### Records for the exercise
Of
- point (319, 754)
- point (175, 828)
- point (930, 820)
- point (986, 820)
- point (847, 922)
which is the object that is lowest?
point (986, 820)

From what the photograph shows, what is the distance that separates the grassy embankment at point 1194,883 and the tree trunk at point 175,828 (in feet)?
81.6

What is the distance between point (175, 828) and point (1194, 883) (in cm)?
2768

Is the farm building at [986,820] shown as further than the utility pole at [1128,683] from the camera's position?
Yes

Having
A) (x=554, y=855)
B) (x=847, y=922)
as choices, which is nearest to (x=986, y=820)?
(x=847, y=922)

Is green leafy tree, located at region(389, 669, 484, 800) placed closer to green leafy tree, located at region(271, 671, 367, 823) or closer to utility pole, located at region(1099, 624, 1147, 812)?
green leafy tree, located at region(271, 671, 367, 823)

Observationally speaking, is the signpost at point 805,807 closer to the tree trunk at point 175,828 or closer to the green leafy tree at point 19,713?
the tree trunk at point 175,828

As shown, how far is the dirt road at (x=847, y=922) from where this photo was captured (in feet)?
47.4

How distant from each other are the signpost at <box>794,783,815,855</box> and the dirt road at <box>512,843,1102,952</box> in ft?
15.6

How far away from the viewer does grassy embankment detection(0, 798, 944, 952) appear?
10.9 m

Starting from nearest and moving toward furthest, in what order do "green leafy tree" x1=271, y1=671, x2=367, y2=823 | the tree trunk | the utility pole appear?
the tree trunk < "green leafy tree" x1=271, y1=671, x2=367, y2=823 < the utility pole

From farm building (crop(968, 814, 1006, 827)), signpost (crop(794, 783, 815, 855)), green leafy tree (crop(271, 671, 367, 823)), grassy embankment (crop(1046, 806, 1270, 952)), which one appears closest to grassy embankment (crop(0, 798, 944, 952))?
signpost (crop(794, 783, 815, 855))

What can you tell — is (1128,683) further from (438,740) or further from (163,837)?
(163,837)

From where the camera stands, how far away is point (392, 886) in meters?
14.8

### Work required
Each record above should be restated word for word.

### Result of this exercise
Of
- point (319, 754)
- point (175, 828)
- point (930, 820)
- point (986, 820)
- point (847, 922)
which is the object that is lowest?
point (986, 820)

From what the photograph shows, what is the distance that separates the grassy embankment at point 1194,883 and the tree trunk at point 175,828 (in feet)?
81.6

What is the distance between point (175, 828) and point (1194, 883) (in cm)?
2768

Is the farm building at [986,820] shown as further than the utility pole at [1128,683] from the camera's position?
Yes

Having
A) (x=554, y=855)
B) (x=847, y=922)
as choices, which is nearest to (x=986, y=820)?
(x=847, y=922)

Is green leafy tree, located at region(389, 669, 484, 800) placed closer to green leafy tree, located at region(271, 671, 367, 823) or closer to utility pole, located at region(1099, 624, 1147, 812)?
green leafy tree, located at region(271, 671, 367, 823)

Observationally speaking, is the signpost at point 805,807 closer to the tree trunk at point 175,828 or closer to the green leafy tree at point 19,713?
the tree trunk at point 175,828

As shown, how far is the dirt road at (x=847, y=922) from where this photo was captured (in feet)?
47.4

How distant from each other are the signpost at <box>794,783,815,855</box> and the dirt road at <box>512,843,1102,952</box> in ft?
15.6

How far away from the viewer does grassy embankment detection(0, 798, 944, 952) appear?
10.9 m

Starting from nearest and moving toward furthest, in what order do "green leafy tree" x1=271, y1=671, x2=367, y2=823 | the tree trunk | the utility pole appear?
the tree trunk < "green leafy tree" x1=271, y1=671, x2=367, y2=823 < the utility pole

From farm building (crop(968, 814, 1006, 827)), signpost (crop(794, 783, 815, 855)), green leafy tree (crop(271, 671, 367, 823)), grassy embankment (crop(1046, 806, 1270, 952)), which one appears closest to grassy embankment (crop(0, 798, 944, 952))?
signpost (crop(794, 783, 815, 855))

What can you tell — is (1128,683) further from (438,740) or further from (163,837)?
(163,837)

From where the camera stands, how far away is point (392, 886) in meters?
14.8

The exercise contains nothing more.